Segment Start: Quoted passage

This is the best example we could have when it comes to inclusion of indigenous people. I think it is a model that other jurisdictions, including the hon. member's province, could look at using. Other countries have come to look at how we operate and how we include indigenous people. They see it as a very good model that we should share with other jurisdictions.
View Larry Bagnell Profile
Lib. (YT)
View Larry Bagnell Profile
2019-06-11 22:18 [p.28969]
Mr. Speaker, a lot of the debate has been technical, but I want to ask a more spiritual question.
When you make a treaty with first nations, like the treaties with the Sahtu, the Deh Cho and the Gwich'in, there is a trust there. They trust that the government will at least follow the treaty and it will keep its word.
Then, how does it feel when we pass a law in this Parliament that breaks the treaty, that is unlawful, that does not follow the rules of a treaty? This is not the first time it has happened in our history, obviously. I certainly think you would have strong feelings on this.
View Michael McLeod Profile
Lib. (NT)
View Michael McLeod Profile
2019-06-11 22:18 [p.28969]
Mr. Speaker, it took many years to get to the point where the management and decision-making around resource development in the Northwest Territories could be agreed to in the form of the Mackenzie Valley Resource Management Act. The government of the day agreed to it, signed on to it, only to renege a couple of years later, saying it was going to make changes, while not consulting with anybody. A consultant was brought in from Alberta, a consultant who specialized in oil and gas and knew nothing about land claims or self-government or any kind of legislation in that area.

Segment End: Quoted passage
Segment Start: Provided material

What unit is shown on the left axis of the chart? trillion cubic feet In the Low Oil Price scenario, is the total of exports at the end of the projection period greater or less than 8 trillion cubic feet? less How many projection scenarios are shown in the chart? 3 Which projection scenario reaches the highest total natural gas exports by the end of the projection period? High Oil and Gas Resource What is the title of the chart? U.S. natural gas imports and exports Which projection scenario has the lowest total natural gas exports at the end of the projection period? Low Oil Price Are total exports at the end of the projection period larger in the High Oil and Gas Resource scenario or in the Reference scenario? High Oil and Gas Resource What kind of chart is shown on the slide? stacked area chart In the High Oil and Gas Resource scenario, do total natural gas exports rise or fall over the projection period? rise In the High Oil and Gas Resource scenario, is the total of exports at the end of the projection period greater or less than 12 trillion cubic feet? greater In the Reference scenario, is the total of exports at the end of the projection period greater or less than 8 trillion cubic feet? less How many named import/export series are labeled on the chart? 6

Segment End: Provided material

## Exercise instructions
In the parliamentary debate excerpt, which three first nations' treaties does Larry Bagnell name? Please list them.

## Reply
The Sahtu, the Deh Cho and the Gwich'in.